The basis for this approach is the work of the Council for Affordable Health Insurance (CAHI). CAHI describes itself as "
a research and advocacy association of insurance carriers"--in other words, the insurance industry. Its position? That state insurance benefit mandates "increase the cost of basic health coverage from a little less than 20% to perhaps 50%". Based on this assumption, Republicans argue: To lower insurance costs dramatically, all you have to do is get rid of or drastically reduce benefit mandates.

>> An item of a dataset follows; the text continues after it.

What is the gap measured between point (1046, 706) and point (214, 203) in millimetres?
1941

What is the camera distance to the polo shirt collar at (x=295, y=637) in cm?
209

LetÂ’s start by looking more closely at what these "health insurance benefit mandates" really are. In our system, states license and regulate insurers who operate in their jurisdictions. They also have right to set the scope of coverage insurers must offer in order to do business within their borders. On occasion, the federal government has intervened to require that all health insurers include such things as coverage of adoptive children, mental health parity benefits, and minimum hospital stays for newborns and mothers in their policies. CAHI includes these federal benefit mandates in its study of "state" mandates--as if consumers could shop their way around them.
Selling insurance across state lines raises one more issue Republicans tend to ignore. Insurance companies keep costs down by using their volume-based bargaining power to make agreements with doctors, hospitals and other healthcare providers to get lower rates than any individual buyer could ever achieve. But insurers operating from one state may have a difficult time, on their own, bargaining in states where they have relatively small market presence. It is unlikely that an insurer could ever get a doctor or hospital in Massachusetts to agree to the same fee schedule that is acceptable in Idaho. Even Medicare, the largest single "player" in the healthcare market, hasn't figured out a way to pay the same reimbursement rate to all health care providers across the country. It would seem like the only way for insurers to offer cheap insurance across states lines would be to offer less comprehensive and effective coverage--which, if this proposal goes through, is exactly what would happen.